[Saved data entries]
-=-=-=-=-

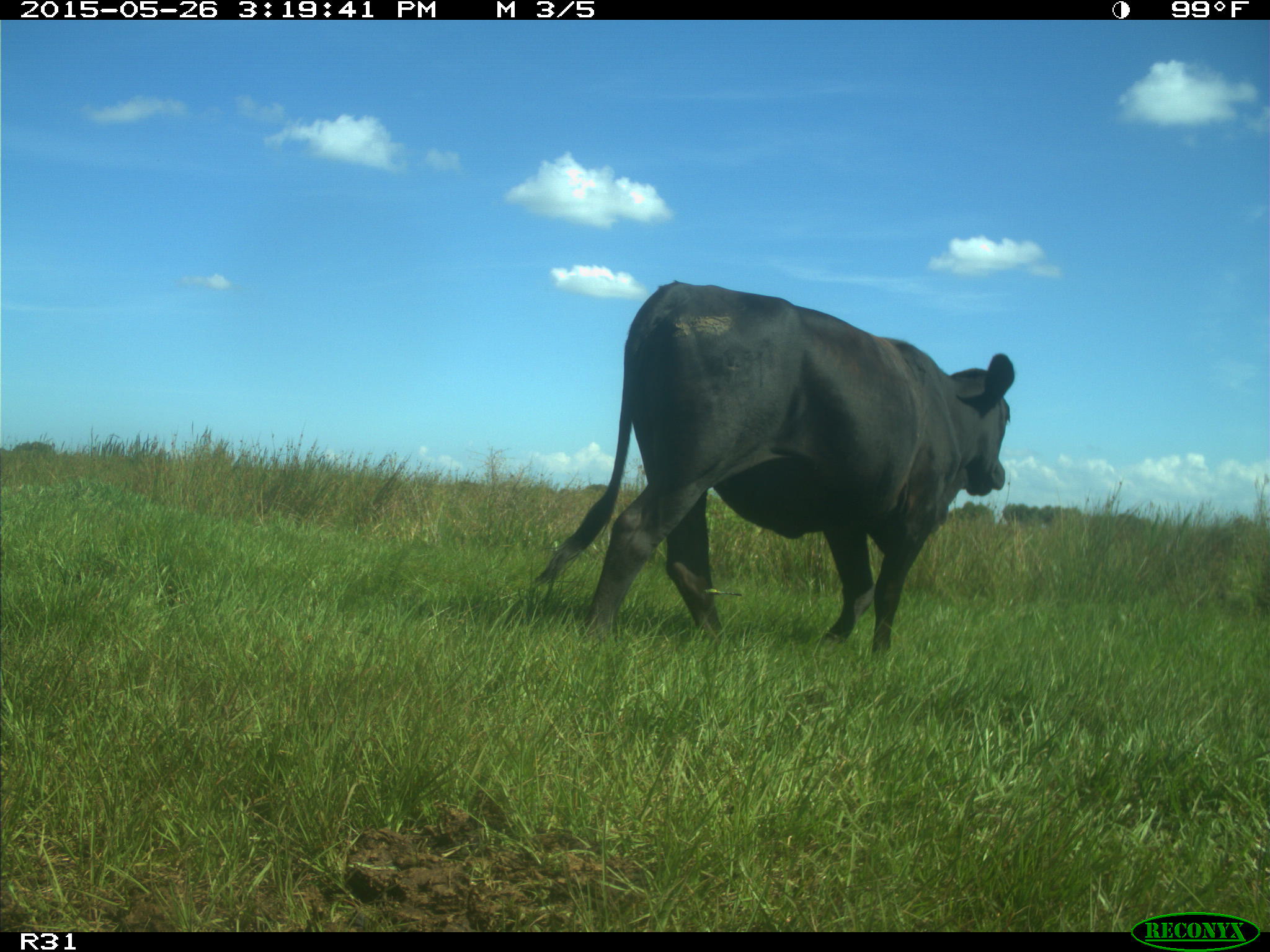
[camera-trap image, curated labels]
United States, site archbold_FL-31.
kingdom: Animalia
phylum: Chordata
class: Mammalia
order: Artiodactyla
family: Bovidae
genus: Bos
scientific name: Bos taurus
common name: domestic cow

-=-=-=-=-

## TASK DETAILS
Write out the records word for word. Pictures stay out.

## EXERCISE SOLUTION
[camera-trap image, curated labels]
United States, site archbold_FL-31.
kingdom: Animalia
phylum: Chordata
class: Mammalia
order: Artiodactyla
family: Bovidae
genus: Bos
scientific name: Bos taurus
common name: domestic cow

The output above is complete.